Software Delivery Consultant

retroactive quality metrics with git

May 8, 2011

The Background

For a recent project retrospective we wanted to chart some metrics over the course of the entire project. Things like number of unit tests, test coverage, how long builds took to run, number of failing tests, etc. Taken in isolation these metrics aren't incredibly exciting, but when you plot them over time and hold that against other metrics like team morale, story point velocity, open defects, etc then often some interesting correlations can emerge.

The Challenge

So, we wanted metrics for internal quality, but we actually hadn't done the best job at collecting those metrics, particularly at the start of the project. So under pressure to get ready for our project retro we decided that we'd have to pass on graphing the internal quality metrics.

After the retrospective - which was a very valuable exercise regardless - I decided to figure out a way to capture this kind of data retroactively.
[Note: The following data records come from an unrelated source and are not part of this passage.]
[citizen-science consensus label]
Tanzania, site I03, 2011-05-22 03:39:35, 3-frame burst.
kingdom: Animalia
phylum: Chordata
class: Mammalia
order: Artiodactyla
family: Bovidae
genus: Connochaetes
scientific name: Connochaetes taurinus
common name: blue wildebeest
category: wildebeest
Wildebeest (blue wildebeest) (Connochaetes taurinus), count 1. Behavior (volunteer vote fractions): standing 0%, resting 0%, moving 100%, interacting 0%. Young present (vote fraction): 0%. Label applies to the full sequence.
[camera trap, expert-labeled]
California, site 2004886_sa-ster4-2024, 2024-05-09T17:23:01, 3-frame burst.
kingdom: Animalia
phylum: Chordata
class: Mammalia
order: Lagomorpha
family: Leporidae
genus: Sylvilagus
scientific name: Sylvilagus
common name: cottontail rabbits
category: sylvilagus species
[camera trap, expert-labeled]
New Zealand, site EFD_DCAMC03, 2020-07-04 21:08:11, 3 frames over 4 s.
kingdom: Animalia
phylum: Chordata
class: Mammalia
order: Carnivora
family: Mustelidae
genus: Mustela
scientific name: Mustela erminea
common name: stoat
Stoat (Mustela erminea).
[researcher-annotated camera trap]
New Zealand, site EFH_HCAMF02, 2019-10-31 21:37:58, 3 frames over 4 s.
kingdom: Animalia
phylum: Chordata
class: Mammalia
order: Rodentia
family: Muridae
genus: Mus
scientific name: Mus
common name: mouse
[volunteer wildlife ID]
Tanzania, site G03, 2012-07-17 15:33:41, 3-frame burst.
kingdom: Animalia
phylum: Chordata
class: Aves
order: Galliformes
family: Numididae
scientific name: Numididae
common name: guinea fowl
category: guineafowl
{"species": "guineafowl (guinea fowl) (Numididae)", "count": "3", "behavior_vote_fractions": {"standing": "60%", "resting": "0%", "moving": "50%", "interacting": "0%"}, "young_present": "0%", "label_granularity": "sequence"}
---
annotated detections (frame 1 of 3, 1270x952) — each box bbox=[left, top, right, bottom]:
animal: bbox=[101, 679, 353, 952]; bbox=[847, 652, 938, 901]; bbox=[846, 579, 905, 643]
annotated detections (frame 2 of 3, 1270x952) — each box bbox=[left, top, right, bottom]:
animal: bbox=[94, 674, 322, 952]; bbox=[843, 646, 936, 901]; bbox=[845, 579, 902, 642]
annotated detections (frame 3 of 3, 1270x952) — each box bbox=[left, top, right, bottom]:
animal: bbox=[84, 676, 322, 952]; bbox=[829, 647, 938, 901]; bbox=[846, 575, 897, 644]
I reasoned that if we had a script which generated a metric for the codebase at an instance in time then we can easily leverage The Awesome Power Of Git™ to collect that same metric over an entire set of commits.

Find someone else who's solved 80% of your problem

I came across a script in Gary Bernhardt's dotfiles repo on github called run-command-on-git-revisions. Sounds promising, doesn't it? This script will take a given range of git commits and run whatever command you provide on each commit in the range one by one. Just what I needed.

Solve the remaining 20%

I just needed a few additional tweaks. First I created a little 5 line ruby script which ran some test coverage metrics on our codebase, outputting a single line of comma-separated data. Then I created a modified version of Gary's script. The modified script only outputted raw CSV data, and tacked on the timestamp of each git commit as it processed it. Once that was done all I had to do was kick off the script with the appropriate range of commits, asking it to run my metric reporter script on each commit. I took the output and pulled it into graphing software and now have a pretty graph of how our test code has trended over time.